» **RECORDS PROVIDED**:

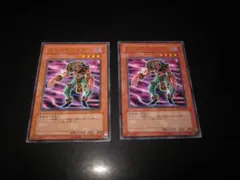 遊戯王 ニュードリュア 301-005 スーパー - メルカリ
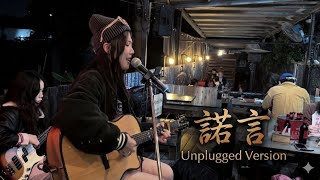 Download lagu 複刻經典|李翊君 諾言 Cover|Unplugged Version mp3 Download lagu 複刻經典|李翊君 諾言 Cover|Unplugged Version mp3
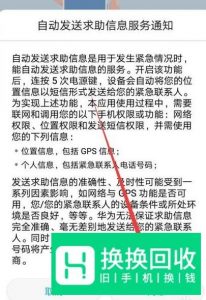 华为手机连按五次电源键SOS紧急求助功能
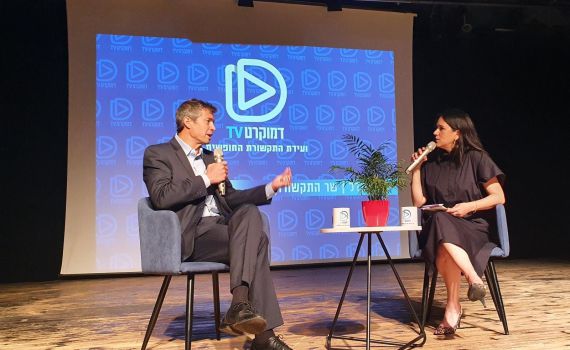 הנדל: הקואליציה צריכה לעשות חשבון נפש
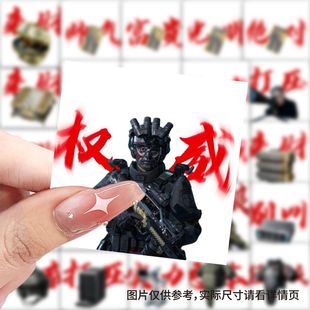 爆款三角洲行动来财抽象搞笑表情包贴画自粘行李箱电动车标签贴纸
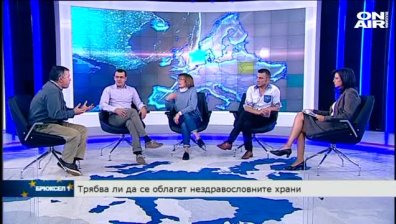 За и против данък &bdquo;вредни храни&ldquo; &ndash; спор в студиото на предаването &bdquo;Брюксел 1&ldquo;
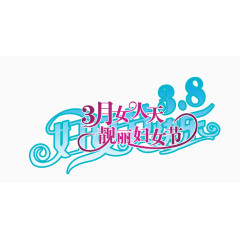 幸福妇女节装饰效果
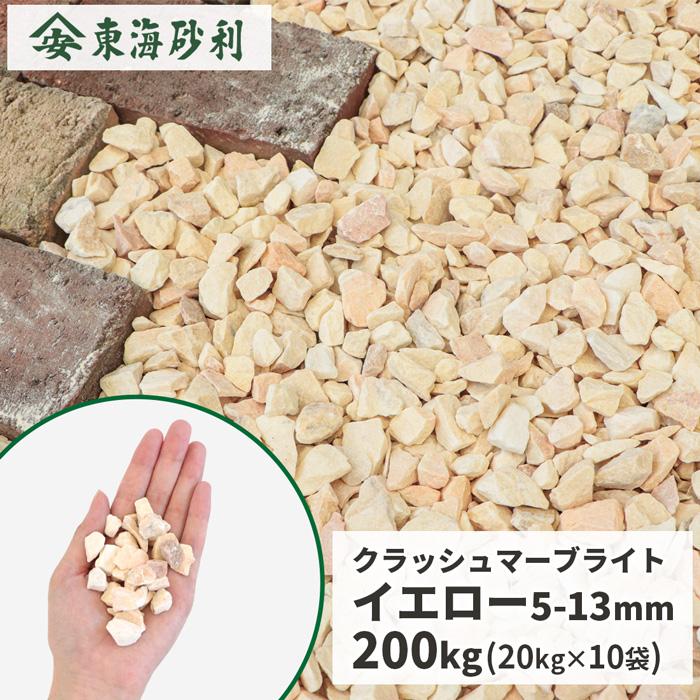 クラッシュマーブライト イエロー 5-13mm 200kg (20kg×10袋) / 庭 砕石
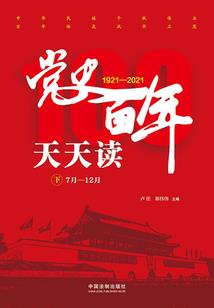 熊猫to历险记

» **WHAT YOU WILL DO**: Can you copy out the text of every line in the material above, word for word, leaving out the pictures?

» **SOLUTION TO THIS TASK**:
 遊戯王 ニュードリュア 301-005 スーパー - メルカリ
 Download lagu 複刻經典|李翊君 諾言 Cover|Unplugged Version mp3 Download lagu 複刻經典|李翊君 諾言 Cover|Unplugged Version mp3
 华为手机连按五次电源键SOS紧急求助功能
 הנדל: הקואליציה צריכה לעשות חשבון נפש
 爆款三角洲行动来财抽象搞笑表情包贴画自粘行李箱电动车标签贴纸
 За и против данък &bdquo;вредни храни&ldquo; &ndash; спор в студиото на предаването &bdquo;Брюксел 1&ldquo;
 幸福妇女节装饰效果
 クラッシュマーブライト イエロー 5-13mm 200kg (20kg×10袋) / 庭 砕石
 熊猫to历险记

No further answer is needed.